I was one of a handful of candidates accepted into the Oxford Summer Courses. I chose to study law and economics, and gained an insight into what it is like to look at a prestigious institution as an undergraduate student. The course introduced standard law systems, case law, and statutes; after that, I put forward my conclusions in essay papers and one-on-one tutorials. I also conducted a deeper analysis of specialist areas: the constitutionality of the death penalty, equality, and discrimination law. As part of my Welsh Baccalaureate qualification, I have examined how capital punishment affects crime rates globally. This in-depth analysis provided a contrast of law within different legal systems, and I found the process of documenting legal research and statistics was essential to giving cogency to my arguments. The overall experience of writing essays and studying law over the summer was intense and demanding; however, it has been the most rewarding experience and has further whet my appetite to study law.

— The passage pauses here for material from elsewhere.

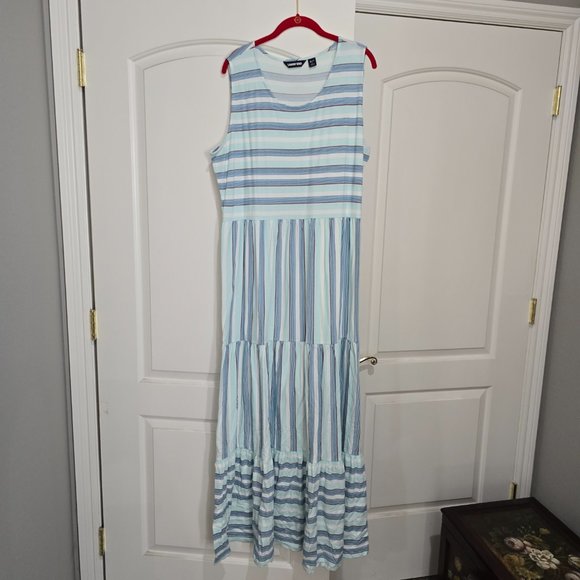 SALE! Land's End Maxi - Picture 5 of 7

I believe that my work placements with Cardiff Crown Court, Barclays Bank, and Atradius Credit Insurance have been invaluable to my development. Particularly in court, I learned to differentiate between how the law is studied and practiced, and this made me realize that law permeates every aspect of our social life, governing everything from agreements to disputes, wars to science, and relationships to sexuality. As part of my preparation to study law, I have been absorbed by the books Darbyshire On The English Legal System (Darbyshire, 2008), Letters to a Law Student (McBride, 2007), and Understanding Law (Adams, 2005).

I am currently an elected Senior Prefect at my school and was Student Ambassador for the Holocaust Educational Trust. I shared my experiences of visiting Auschwitz through presentations to the entire year group. Having spent my childhood in Malaysia, and having lived in such a diverse and multicultural society, I became fluent in Malay, Mandarin, Cantonese, and Indonesian. I visit Malaysia every summer, and this helps to maintain my fluency in these languages, and also absorb the culture as every year Malaysia changes. This ability will prove to be hugely beneficial when coming to studying and practicing law, particularly in Asian countries. Outside my academic interests, I am a keen runner and ran the Cardiff Half Marathon, in which I dedicated my time and effort to achieve, the top tenth percentile.

I look forward to tackling the challenges that will arise en route to obtaining a law degree.